Jarrow Cluster of Catholic Churches
How do I arrange to get Married in Church?
It is wonderful that you are thinking about celebrating your marriage in Church. Asking God for his blessing and guidance for you both is the best of ways to begin married life.
To begin arranging your marriage you need to meet with either Fr. Adrian Dixon, Fr. Saji Thottathil or Deacon Kevin Atkinson
We run a special programme to help couples prepare for their Marriage
The minister will look at the ceremony with you to help you make choices for your Wedding Day.
There are probably many questions you have. Don’t worry that is what the time of preparation is all about. We hope to make this a wonderful day which you will never forget and the beginning of the greatest days of your life.
Once again, congratulations and welcome!
What kind of preparation is there?
The priest or deacon will ask you to meet him on several occasions to complete the paperwork. Some of this takes time so it is important not to leave it until the last minute.
There will also be an opportunity to meet for a day with other couples who are preparing to be married. During this you will have a chance to look at what being married is all about and how this Sacrament can make a difference to your lives.
The priest or deacon will also arrange meetings with you to prepare the ceremony and on a date near to the wedding to take part in a rehearsal.
How much does it cost?
It is customary to make a donation to the Parish to help cover running costs as it seems unfair to ask Sunday Mass goers to provide not only the church building but the heating, lighting and maintenance as well. BUT we would never want money to be an obstacle that made a couple decide not to marry in Church. If you have nothing then nothing is what we ask – in terms of money - more importantly we would like to see you give of yourselves both in your commitment to Marriage and to the life of our Parish Family.
If you wish to have an organist play at your wedding we can arrange for someone to come along on the day – it is only right that you pay them for their time. It may be that you wish to play some appropriate recorded music, for this there is no charge. Any special flowers or decorations that you want would need to be paid for by you. If you wish simply to use whatever flowers are normally in Church (please note, there are none in Lent or Advent) then we would not make a charge.
As in the case of getting married anywhere in this country you will have to give in your names at the Register Office (the priest will explain about this when you meet him). They will charge a small fee to cover the civil costs of the registration.
How much notice do I need to give?
The usual time scale is about six months as a minimum. It is important to check that both the priest and church are available before booking a venue for the Reception etc.
Is it all right that my partner is not a Catholic?
The rules of the Church allow for a Catholic to marry a person who is not of our faith. Your partner will be made very welcome and encouraged to take part in the preparation and in the ceremony as much as possible. We would never put a person who is not a Catholic under pressure to convert. The important thing is that you are coming together to commit yourselves to each other as husband and wife.
The Catholic partner is asked to make a promise that they will try to remain true to their own faith. If the marriage ceremony you choose includes Mass, the person who is not a Catholic would normally receive a Blessing rather than be given Holy Communion.
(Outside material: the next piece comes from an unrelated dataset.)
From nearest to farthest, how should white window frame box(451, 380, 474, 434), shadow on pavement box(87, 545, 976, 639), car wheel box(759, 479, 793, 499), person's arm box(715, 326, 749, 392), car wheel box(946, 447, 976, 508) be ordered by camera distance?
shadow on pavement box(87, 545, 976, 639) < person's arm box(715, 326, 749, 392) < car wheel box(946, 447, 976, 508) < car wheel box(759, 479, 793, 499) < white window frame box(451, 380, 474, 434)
If, at some stage, people decide, of their own free will, that they wish to become members of the Church then we offer them a special programme.
Do we have to promise to bring our children up as Catholics?
If two Catholics marry the Church expects that any children they have will be brought up as Catholics.
Catholics who marry members of another Christian Denomination or Faith are asked to make a promise. The Church asks them to promise to try, as far as they are able, to bring up any children of the marriage as Catholics. We do not ask the person who is not a Catholic to make this undertaking but it is important that they know what is being promised.
I already have children, will that make a difference?
We hope that if you have children who are old enough to take part in the ceremony they will be encouraged to witness this special day.
I haven’t been to Church for a long time will that make any difference?
Don’t worry you are not going to be told off but you will be encouraged to come back Mass. Getting married is an important step in your life and it gives you an opportunity to think about how you want to live as a family. To discover or rediscover that coming to Mass helps a person be happy and fulfilled is one of the great experiences of being a Catholic. Often people give up going to Mass in their teenage years and then as they become mature adults they find that it’s time to think again about what really matters.
Can we marry if one or both of us has been married before?
We have to be honest. The rules of the Church are very clear that those who have validly entered into a previous marriage may not remarry in a Catholic Church unless they have been widowed. In certain circumstances it may be possible to show that a previous marriage did not fulfil all that was necessary in the eyes of the Catholic Church to make it fully valid. The only way to find out would be to speak to the priest and give him some details. He will be gentle and understanding but it is important to know that there are some things he cannot do.